— start of Text section —

# Case 1494 thoughts



## Hepcatz (Jan 7, 2017)

I'm shopping for a new tractor and I've come across a Case 1494 that looks nice and in our budget range. I don't know much about these so anyone have any feedback? It has a cab and loader, new tires, 4wd and about 7,000hrs(which is a bit high but not a deal breaker). Are these late 80s Case tractors good? Fairly easy to work on and parts available? Anything special to look out for or be aware of with this specific model? It'll be used for snow plowing, working compost/manure pile and brush hogging 20 hilly acres mostly, with occasional cultivation of big garden areas, fence work and hauling things around the farm.


----------



## BigT (Sep 15, 2014)

Howdy Hepcatz, welcome to the tractor forum.

IMO, Case tractors are well built machines. The Case 1494 is an 85 HP tractor, far exceeds your needs. You would do fine with a 45-50 HP tractor for the work you describe.

This is a high hour tractor. If it has a turbocharger, 4WD, power shift transmission, etc., things you don't need, you can expect expensive repairs in the future.

Parts for older Case IH tractors are becoming scarce, because Case IH is no longer supporting many items. They don't have the resources. Call it "planned obsolescence"


----------

— end of Text section —
— start of Dataset section —

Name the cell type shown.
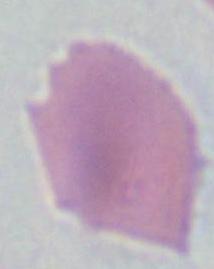

An erythrocyte.

Micrograph. 1000x magnification.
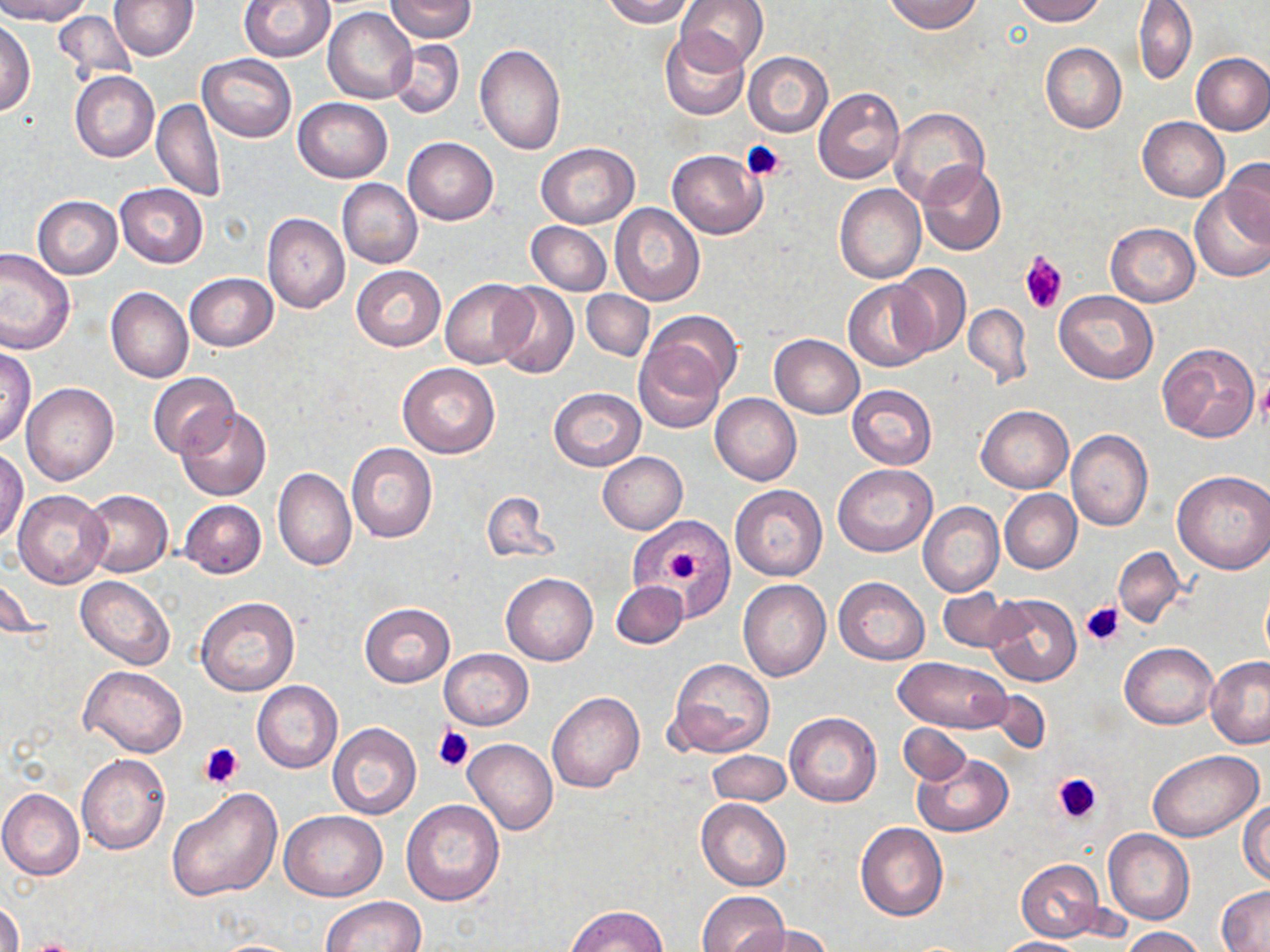 Approximate bounding boxes as (x1, y1, x2, y2) in pixels. Platelet locations: (742, 140, 787, 181), (1020, 251, 1066, 314), (1255, 380, 1270, 425), (654, 531, 713, 596), (1083, 601, 1127, 649), (432, 726, 474, 772), (198, 742, 244, 789), (1052, 771, 1104, 826), (24, 940, 83, 952). Uninfected red blood cell locations: (0, 0, 92, 24), (109, 0, 197, 60), (239, 0, 335, 62), (385, 0, 477, 42), (599, 0, 695, 27), (677, 0, 769, 74), (883, 0, 982, 34), (1010, 0, 1106, 25), (1133, 0, 1197, 84), (324, 7, 417, 104), (54, 11, 138, 84), (0, 18, 35, 116), (660, 29, 751, 120), (388, 39, 465, 119), (1040, 43, 1127, 132), (474, 44, 566, 155), (743, 52, 833, 137), (1191, 52, 1270, 135), (197, 55, 297, 143), (70, 71, 159, 161), (814, 88, 905, 184), (293, 97, 393, 182), (152, 98, 225, 202), (889, 108, 989, 206), (1137, 117, 1229, 202), (403, 137, 498, 225), (537, 143, 638, 228), (667, 149, 766, 238), (1222, 158, 1269, 242), (917, 161, 1005, 255), (337, 179, 423, 268), (834, 183, 925, 283), (115, 184, 208, 268), (1189, 187, 1270, 282), (33, 195, 122, 279), (609, 204, 706, 308), (262, 213, 350, 313), (526, 221, 611, 296), (1105, 223, 1199, 306), (0, 247, 75, 356), (887, 264, 971, 358), (352, 265, 446, 351), (185, 273, 277, 351), (441, 278, 535, 368), (844, 280, 937, 372), (491, 282, 580, 380), (106, 287, 193, 384), (582, 289, 654, 360), (1054, 291, 1159, 384), (961, 304, 1031, 388), (642, 311, 742, 398), (770, 334, 865, 418), (634, 339, 724, 431), (1155, 340, 1262, 444), (0, 346, 36, 448), (397, 362, 501, 457), (147, 372, 241, 461), (21, 382, 118, 485), (847, 385, 937, 469), (548, 388, 645, 471), (710, 393, 802, 486), (977, 405, 1073, 493), (176, 407, 271, 501), (1066, 429, 1153, 531), (346, 444, 437, 543), (1, 448, 28, 546), (597, 452, 687, 534), (832, 463, 937, 557), (273, 467, 357, 570), (1172, 469, 1270, 574), (730, 485, 827, 581), (1000, 489, 1082, 574), (13, 490, 109, 589), (80, 490, 172, 576), (481, 490, 558, 565), (178, 499, 267, 578), (918, 502, 1003, 597), (636, 522, 732, 609), (1113, 546, 1187, 627), (1, 566, 43, 645), (501, 573, 598, 666), (75, 575, 174, 670), (834, 577, 929, 664), (738, 579, 831, 682), (611, 580, 689, 649), (936, 588, 1021, 654), (982, 592, 1081, 687), (196, 596, 299, 697), (360, 603, 454, 687), (1120, 643, 1218, 728), (438, 649, 533, 729), (894, 657, 1013, 733), (1205, 657, 1270, 749), (667, 658, 775, 758), (81, 664, 188, 757), (252, 681, 342, 772), (547, 692, 644, 793), (784, 712, 882, 806), (328, 722, 421, 820), (899, 723, 972, 785), (463, 740, 558, 834), (707, 750, 791, 806), (1146, 750, 1264, 841), (76, 754, 169, 855), (913, 754, 1013, 836), (1, 788, 84, 879), (167, 788, 282, 903), (400, 799, 505, 905), (696, 799, 790, 891), (1239, 799, 1269, 886), (279, 811, 388, 901), (856, 822, 947, 922), (1103, 831, 1194, 924), (1016, 859, 1104, 942), (1218, 885, 1270, 950), (696, 890, 787, 952), (1, 897, 23, 952), (320, 897, 428, 952), (565, 905, 667, 952), (741, 924, 836, 952), (1121, 926, 1209, 952), (993, 937, 1087, 952). Slide-level diagnosis: negative for blood parasites. May-Grünwald-Giemsa stain. One field of a larger specimen. Light microscopy. 1000x magnification. Image is 1270×952 pixels. Thin blood film.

— end of Dataset section —

Set task A: From the Case 1494 thread, list every job Hepcatz says the tractor will be used for.
Set task B: Using the Case 1494 thread, say yes or no to each statement and quote the words that decide it: (i) BigT describes the Case 1494 as an 85 HP tractor. (ii) BigT thinks a 45-50 HP tractor would be too small for the described work. (iii) Hepcatz says the tractor has about 5,000 hours.
Set task C: Return the part of the Case 1494 thread from "Howdy Hepcatz, welcome" up to and including "in the future.", word for word.

Exercise response A:
- Snow plowing
- Working a compost/manure pile
- Brush hogging 20 hilly acres
- Occasional cultivation of big garden areas
- Fence work
- Hauling things around the farm

Exercise response B:
(i) Yes: "The Case 1494 is an 85 HP tractor"
(ii) No: "You would do fine with a 45-50 HP tractor for the work you describe."
(iii) No: "It has a cab and loader, new tires, 4wd and about 7,000hrs"

Exercise response C:
Howdy Hepcatz, welcome to the tractor forum.

IMO, Case tractors are well built machines. The Case 1494 is an 85 HP tractor, far exceeds your needs. You would do fine with a 45-50 HP tractor for the work you describe.

This is a high hour tractor. If it has a turbocharger, 4WD, power shift transmission, etc., things you don't need, you can expect expensive repairs in the future.